#### Prompt
Copy out every row below word for word, leaving out the pictures.

==== Records shown

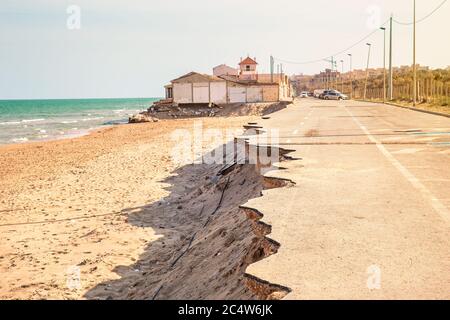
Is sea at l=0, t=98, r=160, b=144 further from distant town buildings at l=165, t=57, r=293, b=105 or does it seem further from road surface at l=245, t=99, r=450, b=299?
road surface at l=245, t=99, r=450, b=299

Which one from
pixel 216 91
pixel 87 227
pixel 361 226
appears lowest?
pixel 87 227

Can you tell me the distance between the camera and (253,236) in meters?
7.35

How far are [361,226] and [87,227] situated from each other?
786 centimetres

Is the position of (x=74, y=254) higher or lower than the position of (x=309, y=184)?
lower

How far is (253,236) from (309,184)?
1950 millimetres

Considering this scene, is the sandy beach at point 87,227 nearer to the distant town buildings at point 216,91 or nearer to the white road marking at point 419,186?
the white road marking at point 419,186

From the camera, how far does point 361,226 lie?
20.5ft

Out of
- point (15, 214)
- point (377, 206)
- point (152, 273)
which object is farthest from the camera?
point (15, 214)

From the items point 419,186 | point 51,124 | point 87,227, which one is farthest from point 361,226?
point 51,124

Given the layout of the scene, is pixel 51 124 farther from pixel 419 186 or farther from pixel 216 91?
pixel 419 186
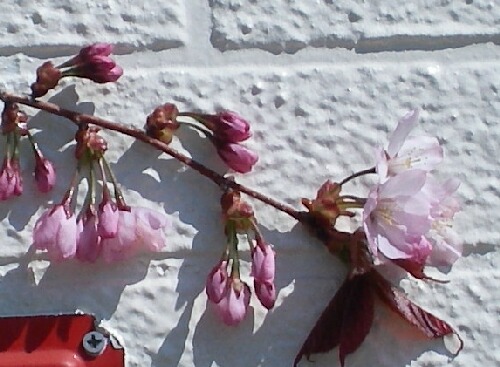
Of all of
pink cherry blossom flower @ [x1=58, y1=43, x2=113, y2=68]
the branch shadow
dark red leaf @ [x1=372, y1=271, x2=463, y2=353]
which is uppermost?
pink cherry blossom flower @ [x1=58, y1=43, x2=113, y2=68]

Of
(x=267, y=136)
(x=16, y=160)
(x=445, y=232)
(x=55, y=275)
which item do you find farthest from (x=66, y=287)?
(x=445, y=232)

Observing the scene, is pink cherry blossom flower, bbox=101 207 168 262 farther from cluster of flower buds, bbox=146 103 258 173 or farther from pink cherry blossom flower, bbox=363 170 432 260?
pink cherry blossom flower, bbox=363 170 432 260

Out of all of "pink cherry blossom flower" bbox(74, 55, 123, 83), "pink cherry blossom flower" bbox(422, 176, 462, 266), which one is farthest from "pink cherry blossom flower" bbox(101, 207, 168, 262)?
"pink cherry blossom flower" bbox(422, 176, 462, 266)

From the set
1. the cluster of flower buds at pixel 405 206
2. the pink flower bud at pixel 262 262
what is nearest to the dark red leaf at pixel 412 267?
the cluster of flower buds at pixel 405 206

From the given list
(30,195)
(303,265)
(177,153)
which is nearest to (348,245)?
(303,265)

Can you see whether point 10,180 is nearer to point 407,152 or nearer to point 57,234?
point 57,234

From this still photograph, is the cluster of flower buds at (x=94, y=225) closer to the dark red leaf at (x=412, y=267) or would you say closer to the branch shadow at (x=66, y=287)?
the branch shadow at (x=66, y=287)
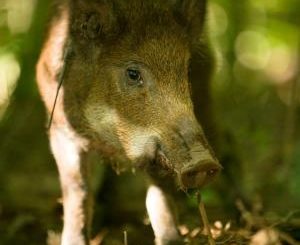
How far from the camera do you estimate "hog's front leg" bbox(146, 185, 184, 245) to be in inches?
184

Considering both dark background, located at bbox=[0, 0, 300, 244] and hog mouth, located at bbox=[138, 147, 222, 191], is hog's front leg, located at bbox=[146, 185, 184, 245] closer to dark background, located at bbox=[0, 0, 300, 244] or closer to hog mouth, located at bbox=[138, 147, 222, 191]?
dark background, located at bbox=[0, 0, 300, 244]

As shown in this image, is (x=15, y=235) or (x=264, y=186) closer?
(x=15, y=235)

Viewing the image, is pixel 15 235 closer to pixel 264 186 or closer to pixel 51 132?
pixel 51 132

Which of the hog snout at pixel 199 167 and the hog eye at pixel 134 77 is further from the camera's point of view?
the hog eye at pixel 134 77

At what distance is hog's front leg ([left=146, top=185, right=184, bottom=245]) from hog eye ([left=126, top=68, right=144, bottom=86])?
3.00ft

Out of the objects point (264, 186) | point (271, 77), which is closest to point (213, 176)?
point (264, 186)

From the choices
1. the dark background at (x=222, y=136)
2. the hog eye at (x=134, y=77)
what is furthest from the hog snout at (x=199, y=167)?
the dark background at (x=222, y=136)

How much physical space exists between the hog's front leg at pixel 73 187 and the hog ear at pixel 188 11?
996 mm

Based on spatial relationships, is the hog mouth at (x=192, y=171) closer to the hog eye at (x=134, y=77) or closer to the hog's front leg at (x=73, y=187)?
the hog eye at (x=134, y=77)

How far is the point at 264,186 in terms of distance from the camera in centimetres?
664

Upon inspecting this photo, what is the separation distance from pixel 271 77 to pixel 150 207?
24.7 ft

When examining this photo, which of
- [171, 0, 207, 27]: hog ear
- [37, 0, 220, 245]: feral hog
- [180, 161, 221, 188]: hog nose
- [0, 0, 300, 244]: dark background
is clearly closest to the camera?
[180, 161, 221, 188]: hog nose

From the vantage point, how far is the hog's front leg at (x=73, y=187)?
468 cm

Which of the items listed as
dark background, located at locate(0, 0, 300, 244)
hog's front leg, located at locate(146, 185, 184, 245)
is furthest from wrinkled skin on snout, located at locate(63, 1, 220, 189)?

========

#### Reply
Is sea at l=0, t=98, r=160, b=144 further from distant town buildings at l=165, t=57, r=293, b=105 or does it seem further from road surface at l=245, t=99, r=450, b=299?
road surface at l=245, t=99, r=450, b=299

Which one from
pixel 216 91
pixel 87 227
pixel 361 226
appears lowest?
pixel 87 227

Can you tell me the distance between the camera and (253,236) in meters?
7.35

How far are [361,226] and [87,227] situated from each other?
786 centimetres

Is the position of (x=74, y=254) higher or lower than the position of (x=309, y=184)?
lower

How far is (253,236) from (309,184)?
1950 millimetres

Considering this scene, is the sandy beach at point 87,227 nearer to the distant town buildings at point 216,91 or nearer to the white road marking at point 419,186?
the white road marking at point 419,186

From the camera, how far does point 361,226 lie?
20.5ft

Out of
- point (15, 214)
- point (377, 206)
- point (152, 273)
which object is farthest from the camera?
point (15, 214)

From the items point 419,186 | point 51,124 | point 87,227, which one is farthest from point 361,226?
point 51,124

Given the layout of the scene, is pixel 51 124 farther from pixel 419 186 or farther from pixel 216 91?
pixel 419 186
Of all of
pink cherry blossom flower @ [x1=58, y1=43, x2=113, y2=68]
the branch shadow
dark red leaf @ [x1=372, y1=271, x2=463, y2=353]
which is uppermost?
pink cherry blossom flower @ [x1=58, y1=43, x2=113, y2=68]

Of
(x=267, y=136)
(x=16, y=160)
(x=445, y=232)
(x=55, y=275)
which item do you find farthest from (x=66, y=287)?
(x=445, y=232)

Observing the scene, is pink cherry blossom flower, bbox=101 207 168 262 farther from cluster of flower buds, bbox=146 103 258 173 or farther from pink cherry blossom flower, bbox=363 170 432 260?
pink cherry blossom flower, bbox=363 170 432 260

Out of all of "pink cherry blossom flower" bbox(74, 55, 123, 83), "pink cherry blossom flower" bbox(422, 176, 462, 266), which one is farthest from "pink cherry blossom flower" bbox(101, 207, 168, 262)?
"pink cherry blossom flower" bbox(422, 176, 462, 266)

From the set
1. the cluster of flower buds at pixel 405 206
2. the pink flower bud at pixel 262 262
what is nearest to the dark red leaf at pixel 412 267?
the cluster of flower buds at pixel 405 206

From the given list
(30,195)
(303,265)
(177,153)
which is nearest to (348,245)?
(303,265)

Can you see whether point 10,180 is nearer to point 407,152 or nearer to point 57,234?
point 57,234

From this still photograph, is the cluster of flower buds at (x=94, y=225) closer to the dark red leaf at (x=412, y=267) or would you say closer to the branch shadow at (x=66, y=287)?
the branch shadow at (x=66, y=287)
How far from the camera do you estimate "hog's front leg" bbox(146, 185, 184, 245) to be in inches?
184

Considering both dark background, located at bbox=[0, 0, 300, 244] and hog mouth, located at bbox=[138, 147, 222, 191], is hog's front leg, located at bbox=[146, 185, 184, 245] closer to dark background, located at bbox=[0, 0, 300, 244] or closer to hog mouth, located at bbox=[138, 147, 222, 191]?
dark background, located at bbox=[0, 0, 300, 244]

As shown in this image, is (x=15, y=235) or (x=264, y=186) closer?
(x=15, y=235)

Viewing the image, is pixel 15 235 closer to pixel 264 186 or closer to pixel 51 132?
pixel 51 132

Which of the hog snout at pixel 199 167 and the hog eye at pixel 134 77 is further from the camera's point of view?
the hog eye at pixel 134 77

At what distance is hog's front leg ([left=146, top=185, right=184, bottom=245]) from hog eye ([left=126, top=68, right=144, bottom=86])?
3.00ft

Out of the objects point (264, 186) | point (271, 77), which is closest to point (213, 176)?
point (264, 186)

From the choices
1. the dark background at (x=222, y=136)
2. the hog eye at (x=134, y=77)
what is furthest from the hog snout at (x=199, y=167)?
the dark background at (x=222, y=136)

How much physical space exists between the hog's front leg at pixel 73 187 and the hog ear at pixel 188 11?
996 mm

Based on spatial relationships, is the hog mouth at (x=192, y=171) closer to the hog eye at (x=134, y=77) or closer to the hog's front leg at (x=73, y=187)?
the hog eye at (x=134, y=77)

How far is the point at 264,186 in terms of distance from the camera in centimetres?
664

Upon inspecting this photo, what is the separation distance from pixel 271 77 to pixel 150 207?
24.7 ft

When examining this photo, which of
- [171, 0, 207, 27]: hog ear
- [37, 0, 220, 245]: feral hog
- [180, 161, 221, 188]: hog nose
- [0, 0, 300, 244]: dark background
is clearly closest to the camera?
[180, 161, 221, 188]: hog nose

From the vantage point, how far is the hog's front leg at (x=73, y=187)?
468 cm

Which of the items listed as
dark background, located at locate(0, 0, 300, 244)
hog's front leg, located at locate(146, 185, 184, 245)
is furthest from wrinkled skin on snout, located at locate(63, 1, 220, 189)?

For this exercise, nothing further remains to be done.